Preview before deploying
# see what would change without applying
dlthub deploy --dry-run
# dump the full expanded manifest as YAML
dlthub deploy --show-manifest
Running and monitoring deployed jobs
Once deployed, scheduled jobs run automatically. You can also run them by hand:
# launch a specific job by name (ad-hoc run, syncs code first)
dlthub run load_commits -f
# trigger jobs without re-syncing code (uses currently deployed code)
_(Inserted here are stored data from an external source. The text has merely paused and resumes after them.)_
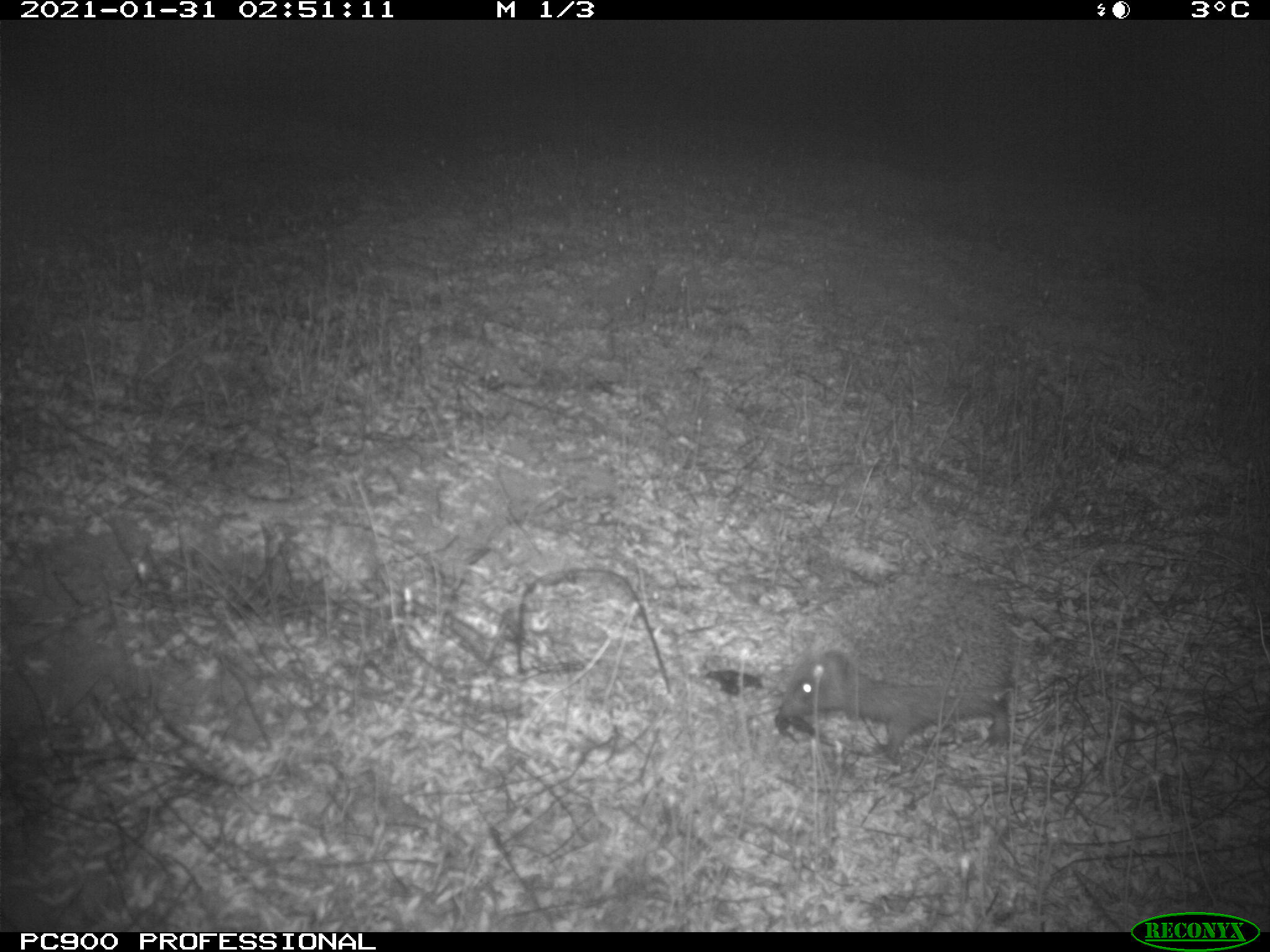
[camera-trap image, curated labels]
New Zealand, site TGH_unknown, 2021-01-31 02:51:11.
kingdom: Animalia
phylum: Chordata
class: Mammalia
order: Eulipotyphla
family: Erinaceidae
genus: Erinaceus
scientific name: Erinaceus europaeus europaeus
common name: european hedgehog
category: hedgehog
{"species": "hedgehog (european hedgehog) (Erinaceus europaeus europaeus)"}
dlthub job trigger "tag:ingest"
dlthub job trigger "schedule:*"
dlthub job trigger "tag:ingest" --dry-run # preview only
# trigger by pipeline name
dlthub pipeline run github_pipeline
# serve an interactive job
dlthub serve github_report_notebook
For diagnosing failed runs, viewing logs, and dashboards, see Monitoring and debugging.
Deployments and configurations are versioned separately
- Deployment — your code files (
.pyscripts, notebooks) - Configuration — your
.dlt/*.tomlfiles (settings and secrets)
You can update code without changing secrets and vice versa. Use these commands to sync them independently:
# Sync code and configuration without reconciling the manifest
dlthub workspace deployment sync # sync only code
dlthub workspace configuration sync # sync only configuration
# List and inspect previous versions
dlthub workspace deployment list
dlthub workspace deployment info [version_number]
dlthub workspace configuration list
dlthub workspace configuration info [version]
See the CLI reference for the full set of deployment and job commands.